* _WHAT YOU WILL DO_
Copy out exactly each line from the line with "What is the space" through the last line of the material below.
— BEGIN DATA LISTING —
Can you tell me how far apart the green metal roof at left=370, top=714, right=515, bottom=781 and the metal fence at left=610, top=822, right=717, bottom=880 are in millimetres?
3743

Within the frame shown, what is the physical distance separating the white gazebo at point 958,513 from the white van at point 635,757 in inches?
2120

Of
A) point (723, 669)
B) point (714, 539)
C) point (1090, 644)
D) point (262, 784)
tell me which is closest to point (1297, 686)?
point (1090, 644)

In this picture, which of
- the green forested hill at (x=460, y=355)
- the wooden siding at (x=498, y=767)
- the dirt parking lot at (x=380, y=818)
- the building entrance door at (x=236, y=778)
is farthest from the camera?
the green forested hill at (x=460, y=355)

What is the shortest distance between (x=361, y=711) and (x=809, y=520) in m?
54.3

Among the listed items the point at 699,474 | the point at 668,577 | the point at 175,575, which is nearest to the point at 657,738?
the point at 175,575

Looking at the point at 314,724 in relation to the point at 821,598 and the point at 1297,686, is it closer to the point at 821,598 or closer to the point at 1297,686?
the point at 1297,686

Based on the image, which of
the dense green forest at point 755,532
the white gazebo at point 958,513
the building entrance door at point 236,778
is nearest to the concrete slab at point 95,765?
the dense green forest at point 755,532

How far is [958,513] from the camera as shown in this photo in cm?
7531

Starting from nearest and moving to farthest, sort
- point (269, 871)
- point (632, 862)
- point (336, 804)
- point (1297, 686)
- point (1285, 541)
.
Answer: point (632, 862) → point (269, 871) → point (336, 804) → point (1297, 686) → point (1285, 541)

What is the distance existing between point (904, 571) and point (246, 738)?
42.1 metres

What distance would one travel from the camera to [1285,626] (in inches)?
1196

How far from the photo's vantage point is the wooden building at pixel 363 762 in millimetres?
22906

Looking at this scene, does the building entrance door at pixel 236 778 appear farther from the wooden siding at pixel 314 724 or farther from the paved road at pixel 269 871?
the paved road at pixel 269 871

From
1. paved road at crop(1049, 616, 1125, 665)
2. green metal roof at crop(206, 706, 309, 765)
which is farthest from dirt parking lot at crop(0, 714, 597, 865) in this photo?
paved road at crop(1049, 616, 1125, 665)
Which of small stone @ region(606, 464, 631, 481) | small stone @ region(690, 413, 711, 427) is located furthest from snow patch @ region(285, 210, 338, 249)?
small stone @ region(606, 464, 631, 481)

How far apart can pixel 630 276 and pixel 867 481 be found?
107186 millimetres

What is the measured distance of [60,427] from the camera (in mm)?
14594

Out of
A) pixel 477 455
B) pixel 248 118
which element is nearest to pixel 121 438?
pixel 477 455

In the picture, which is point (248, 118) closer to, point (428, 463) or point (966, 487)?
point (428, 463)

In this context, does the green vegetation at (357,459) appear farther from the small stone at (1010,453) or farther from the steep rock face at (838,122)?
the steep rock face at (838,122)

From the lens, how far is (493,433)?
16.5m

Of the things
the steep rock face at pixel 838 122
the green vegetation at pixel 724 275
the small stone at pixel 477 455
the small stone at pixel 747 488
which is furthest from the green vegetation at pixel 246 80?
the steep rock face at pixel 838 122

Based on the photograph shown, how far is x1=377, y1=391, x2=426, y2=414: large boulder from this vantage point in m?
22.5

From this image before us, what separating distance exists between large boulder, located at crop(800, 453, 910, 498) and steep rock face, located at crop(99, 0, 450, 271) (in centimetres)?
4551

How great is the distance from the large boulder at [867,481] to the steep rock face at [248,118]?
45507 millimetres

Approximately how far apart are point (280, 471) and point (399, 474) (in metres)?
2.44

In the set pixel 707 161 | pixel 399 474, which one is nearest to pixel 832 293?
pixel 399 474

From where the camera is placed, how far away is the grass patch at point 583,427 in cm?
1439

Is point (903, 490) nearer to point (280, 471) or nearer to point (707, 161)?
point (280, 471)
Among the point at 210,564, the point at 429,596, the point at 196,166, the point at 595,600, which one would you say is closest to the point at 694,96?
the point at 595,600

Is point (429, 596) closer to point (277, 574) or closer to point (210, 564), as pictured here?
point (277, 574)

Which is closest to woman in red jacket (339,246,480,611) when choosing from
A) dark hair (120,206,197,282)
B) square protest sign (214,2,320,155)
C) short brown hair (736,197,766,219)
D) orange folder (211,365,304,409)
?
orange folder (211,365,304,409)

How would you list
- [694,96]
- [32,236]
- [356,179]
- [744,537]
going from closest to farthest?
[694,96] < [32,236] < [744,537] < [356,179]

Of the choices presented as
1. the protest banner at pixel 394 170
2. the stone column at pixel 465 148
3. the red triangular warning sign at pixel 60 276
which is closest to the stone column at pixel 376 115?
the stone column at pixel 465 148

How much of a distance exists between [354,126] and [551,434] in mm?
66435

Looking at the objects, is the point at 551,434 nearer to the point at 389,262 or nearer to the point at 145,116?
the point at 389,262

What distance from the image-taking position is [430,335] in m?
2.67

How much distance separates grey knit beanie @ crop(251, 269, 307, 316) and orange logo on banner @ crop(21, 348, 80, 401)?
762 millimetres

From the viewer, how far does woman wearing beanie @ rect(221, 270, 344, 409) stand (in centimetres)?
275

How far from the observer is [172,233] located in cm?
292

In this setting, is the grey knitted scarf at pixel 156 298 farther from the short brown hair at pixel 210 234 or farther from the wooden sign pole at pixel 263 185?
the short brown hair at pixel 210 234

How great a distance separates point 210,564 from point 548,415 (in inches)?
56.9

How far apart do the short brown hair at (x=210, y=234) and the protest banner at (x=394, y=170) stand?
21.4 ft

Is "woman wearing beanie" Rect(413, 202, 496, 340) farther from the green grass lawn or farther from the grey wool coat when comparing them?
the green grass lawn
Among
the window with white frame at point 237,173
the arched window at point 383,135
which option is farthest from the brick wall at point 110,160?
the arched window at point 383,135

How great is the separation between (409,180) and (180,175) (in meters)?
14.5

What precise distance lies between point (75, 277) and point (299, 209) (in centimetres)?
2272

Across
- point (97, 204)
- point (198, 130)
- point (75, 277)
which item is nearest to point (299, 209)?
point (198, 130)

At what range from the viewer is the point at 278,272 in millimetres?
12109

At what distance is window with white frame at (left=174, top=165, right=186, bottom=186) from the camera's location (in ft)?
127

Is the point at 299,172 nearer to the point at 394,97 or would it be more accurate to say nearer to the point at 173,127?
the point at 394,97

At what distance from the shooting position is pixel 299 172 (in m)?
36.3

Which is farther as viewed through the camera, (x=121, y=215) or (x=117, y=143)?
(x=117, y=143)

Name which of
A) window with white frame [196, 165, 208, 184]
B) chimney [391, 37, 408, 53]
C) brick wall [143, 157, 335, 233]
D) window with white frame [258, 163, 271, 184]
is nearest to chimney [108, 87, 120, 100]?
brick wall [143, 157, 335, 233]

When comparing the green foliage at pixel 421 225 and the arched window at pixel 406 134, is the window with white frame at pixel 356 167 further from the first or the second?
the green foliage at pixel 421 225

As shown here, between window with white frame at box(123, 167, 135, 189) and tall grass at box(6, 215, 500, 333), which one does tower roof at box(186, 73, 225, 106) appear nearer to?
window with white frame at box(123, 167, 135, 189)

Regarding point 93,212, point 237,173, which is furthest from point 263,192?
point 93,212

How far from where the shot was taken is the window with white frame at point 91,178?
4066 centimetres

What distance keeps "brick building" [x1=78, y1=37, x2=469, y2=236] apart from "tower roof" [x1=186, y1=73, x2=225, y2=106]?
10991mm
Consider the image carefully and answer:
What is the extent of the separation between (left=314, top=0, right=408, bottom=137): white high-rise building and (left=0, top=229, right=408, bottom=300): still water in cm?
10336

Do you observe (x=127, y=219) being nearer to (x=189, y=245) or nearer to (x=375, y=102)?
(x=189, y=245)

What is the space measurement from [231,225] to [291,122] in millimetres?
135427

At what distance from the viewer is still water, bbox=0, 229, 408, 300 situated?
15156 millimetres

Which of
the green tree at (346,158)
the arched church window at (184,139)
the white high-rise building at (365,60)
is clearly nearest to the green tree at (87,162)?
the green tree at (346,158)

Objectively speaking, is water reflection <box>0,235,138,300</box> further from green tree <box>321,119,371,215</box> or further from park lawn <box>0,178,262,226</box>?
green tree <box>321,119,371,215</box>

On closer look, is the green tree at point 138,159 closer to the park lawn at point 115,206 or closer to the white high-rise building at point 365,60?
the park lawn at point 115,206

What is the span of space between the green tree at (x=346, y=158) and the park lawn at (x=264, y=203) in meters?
— END DATA LISTING —
* _OUTPUT BELOW_
What is the space measurement from [231,225] to [291,122] in millimetres?
135427

At what distance from the viewer is still water, bbox=0, 229, 408, 300 situated?
15156 millimetres

Which of
the green tree at (346,158)
the arched church window at (184,139)
the white high-rise building at (365,60)
is clearly nearest to the green tree at (87,162)?
the green tree at (346,158)

Objectively speaking, is water reflection <box>0,235,138,300</box> further from green tree <box>321,119,371,215</box> or further from park lawn <box>0,178,262,226</box>?
green tree <box>321,119,371,215</box>

On closer look, is the green tree at point 138,159 closer to the park lawn at point 115,206 or closer to the white high-rise building at point 365,60?
the park lawn at point 115,206

What is the span of space between the green tree at (x=346, y=158) and the park lawn at (x=264, y=203) in meters?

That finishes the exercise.